[Exercise passage]
......
Define if specific industry requirements or national laws might apply to your organization and draw special attention to those areas.
3. Don’t forget the basics
Explain the importance of data privacy and data security and make employees aware of the possible risks.
Try to avoid legal jargon if it is not necessary or simply to make training easily understandable.
Equip your staff with a basic understanding of key concepts in a simplified way that will include:
- what is personal data and how to protect it,
- what are data subjects rights,
- what is considered a personal data breach, when to report it, how and to whom
- introduce them to GDPR principles
- explain lawful bases for personal data processing
- How to handle requests from individuals
- Introduce them to the importance of the role of a DPO
- give them clear instructions on data security practices in their workplace, how to protect their devices, how to update their passwords, and introduce them to possible security risks like phishing
4. Adopt a practical approach
It is extremely important to go through different scenarios during your privacy training and give employees clear examples and instructions on how to handle different situations.
Most employees will not recognize situations where they are processing personal data when you are speaking in general.
For example, if you try to explain to your sales department that they are not allowed to process personal data without a proper legal basis, they will probably agree with you.
At the same time, they will not connect this to sending cold emails to email addresses containing full names.
5. Use what is already available
There are a lot of available materials that you can utilize to create innovative privacy training and promote your messages, not only during the training but throughout the year.
There is no reason to start from scratch. Some data protection authorities have ready-to-print materials, including promotional posters, printable pdfs, and presentation templates.
Tailor your GDPR training according to organizational needs and use resources that will help employees understand their GDPR obligations.
6. Consider work dynamics in your organization
Since the start of the pandemic, a number of organizations have transitioned to some type of hybrid model of remote work, whether it is a split-week, at-will, week-by-week, or any other type.
Adjust training to work-from-home situations and use multiple channels, like online meeting platforms, to meet employees halfway.
You can also record your training and send the recording later on to everyone who attended.
7. Divide and conquer
If you are working within a larger organization, it is advisable to segment employees into groups and adjust the training accordingly.
One of the easiest ways to segment your employees into groups is by their workplace or departments. Since they will more likely find themselves in similar situations you can adjust examples and they can relate to your messages quickly.
8. Adjust and Repeat
Your work on privacy awareness is never done, just like your organization’s compliance journey is never done.
Use follow-up surveys so your co-workers can leave feedback and ask questions they did not get a chance to ask. Listen to your coworkers and use newly gathered information to adjust your training in the future.
Create training plans and regularly review your program to ensure that it remains up to date.
The role of the DPO in training: inform, educate and influence
One of the Data Protection Officer’s key responsibilities is raising awareness of potential data protection risks and conducting staff training.
However not all organizations are required to appoint a DPO, if your organization does not have this role filled out, it is possible to outsource staff training. Get informed about tailor-made, in-house workshops provided by highly specialized experts.
They can tailor training according to your needs, but it is still advisable to assign one employee to oversee the training and keep the records of who attended and when and make sure the training is conducted periodically, or when needed.
If employees circulate through your organization frequently, consider creating a short and quick introductory GDPR training accompanied by a recording of one of your previous training.
......
According to the privacy training text, what ready-to-print materials do some data protection authorities offer? The lines are separate material, unrelated to the privacy training text.
......
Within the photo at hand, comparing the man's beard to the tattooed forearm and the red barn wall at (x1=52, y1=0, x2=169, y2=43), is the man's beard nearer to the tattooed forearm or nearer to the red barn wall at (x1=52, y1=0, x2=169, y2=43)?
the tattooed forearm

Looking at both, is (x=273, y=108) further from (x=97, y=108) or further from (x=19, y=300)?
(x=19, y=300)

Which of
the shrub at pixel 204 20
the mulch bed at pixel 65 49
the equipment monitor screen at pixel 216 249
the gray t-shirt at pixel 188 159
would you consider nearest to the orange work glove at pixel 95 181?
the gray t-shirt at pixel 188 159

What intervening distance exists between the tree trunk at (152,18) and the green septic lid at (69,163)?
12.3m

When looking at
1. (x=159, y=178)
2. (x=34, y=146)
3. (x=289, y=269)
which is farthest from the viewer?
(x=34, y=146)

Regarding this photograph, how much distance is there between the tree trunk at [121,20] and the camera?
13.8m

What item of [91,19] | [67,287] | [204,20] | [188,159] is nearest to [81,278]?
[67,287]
......
[Response to this exercise]
Promotional posters, printable PDFs, and presentation templates.